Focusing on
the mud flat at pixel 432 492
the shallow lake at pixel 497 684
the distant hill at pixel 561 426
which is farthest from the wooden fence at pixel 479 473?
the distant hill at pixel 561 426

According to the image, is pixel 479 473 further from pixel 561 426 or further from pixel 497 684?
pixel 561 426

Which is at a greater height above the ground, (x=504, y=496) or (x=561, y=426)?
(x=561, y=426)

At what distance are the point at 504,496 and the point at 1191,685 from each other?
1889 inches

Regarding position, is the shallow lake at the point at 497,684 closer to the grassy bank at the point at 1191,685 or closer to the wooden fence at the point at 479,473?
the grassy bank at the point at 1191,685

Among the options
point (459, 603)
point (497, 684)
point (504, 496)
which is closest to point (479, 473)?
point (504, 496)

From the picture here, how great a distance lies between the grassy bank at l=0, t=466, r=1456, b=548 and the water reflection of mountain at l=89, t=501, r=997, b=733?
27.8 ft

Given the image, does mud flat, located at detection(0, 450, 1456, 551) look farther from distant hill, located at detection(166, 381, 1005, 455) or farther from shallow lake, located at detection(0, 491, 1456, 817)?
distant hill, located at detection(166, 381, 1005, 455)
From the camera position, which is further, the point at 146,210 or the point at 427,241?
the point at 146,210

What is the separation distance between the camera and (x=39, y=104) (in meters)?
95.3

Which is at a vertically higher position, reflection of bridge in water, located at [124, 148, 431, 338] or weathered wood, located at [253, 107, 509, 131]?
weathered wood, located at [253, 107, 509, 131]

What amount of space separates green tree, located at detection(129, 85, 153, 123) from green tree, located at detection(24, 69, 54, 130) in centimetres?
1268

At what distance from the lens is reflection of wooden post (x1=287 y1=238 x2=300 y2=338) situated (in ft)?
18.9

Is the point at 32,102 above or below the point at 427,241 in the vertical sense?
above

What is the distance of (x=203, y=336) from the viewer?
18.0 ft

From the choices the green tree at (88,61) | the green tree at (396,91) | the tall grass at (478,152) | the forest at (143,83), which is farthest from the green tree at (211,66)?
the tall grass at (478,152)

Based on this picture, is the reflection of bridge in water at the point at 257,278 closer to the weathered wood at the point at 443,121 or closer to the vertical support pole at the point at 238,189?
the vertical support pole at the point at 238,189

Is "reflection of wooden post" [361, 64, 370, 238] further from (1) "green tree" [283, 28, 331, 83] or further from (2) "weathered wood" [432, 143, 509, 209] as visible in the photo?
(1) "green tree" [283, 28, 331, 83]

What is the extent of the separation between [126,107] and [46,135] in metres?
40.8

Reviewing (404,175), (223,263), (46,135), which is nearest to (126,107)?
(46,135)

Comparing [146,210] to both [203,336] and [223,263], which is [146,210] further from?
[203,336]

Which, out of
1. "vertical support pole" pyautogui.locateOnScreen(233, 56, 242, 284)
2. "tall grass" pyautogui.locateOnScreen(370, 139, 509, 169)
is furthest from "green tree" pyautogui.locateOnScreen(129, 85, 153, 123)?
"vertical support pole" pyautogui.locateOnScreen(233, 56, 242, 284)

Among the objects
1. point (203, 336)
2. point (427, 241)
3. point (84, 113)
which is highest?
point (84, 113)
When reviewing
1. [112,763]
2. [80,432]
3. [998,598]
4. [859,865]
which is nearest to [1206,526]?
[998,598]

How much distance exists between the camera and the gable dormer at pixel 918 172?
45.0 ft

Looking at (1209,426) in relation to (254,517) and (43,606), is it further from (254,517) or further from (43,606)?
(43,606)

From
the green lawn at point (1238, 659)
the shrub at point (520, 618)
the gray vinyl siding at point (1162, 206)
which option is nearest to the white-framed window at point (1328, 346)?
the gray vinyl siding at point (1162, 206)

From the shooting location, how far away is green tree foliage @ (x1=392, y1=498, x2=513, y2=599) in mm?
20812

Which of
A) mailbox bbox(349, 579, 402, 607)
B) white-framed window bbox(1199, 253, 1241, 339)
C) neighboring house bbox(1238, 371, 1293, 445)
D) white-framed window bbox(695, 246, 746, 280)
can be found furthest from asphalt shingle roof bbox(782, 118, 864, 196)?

···

* [Task brief] Format the lines above as a Markdown table with the columns Row and Line, starting at the line containing "From the shooting" and running through the last line, skipping blank lines.

* [Response for this exercise]
| Row | Line |
|---|---|
| 1 | From the shooting location, how far away is green tree foliage @ (x1=392, y1=498, x2=513, y2=599) in mm? |
| 2 | 20812 |
| 3 | Which of |
| 4 | A) mailbox bbox(349, 579, 402, 607) |
| 5 | B) white-framed window bbox(1199, 253, 1241, 339) |
| 6 | C) neighboring house bbox(1238, 371, 1293, 445) |
| 7 | D) white-framed window bbox(695, 246, 746, 280) |
| 8 | can be found furthest from asphalt shingle roof bbox(782, 118, 864, 196)? |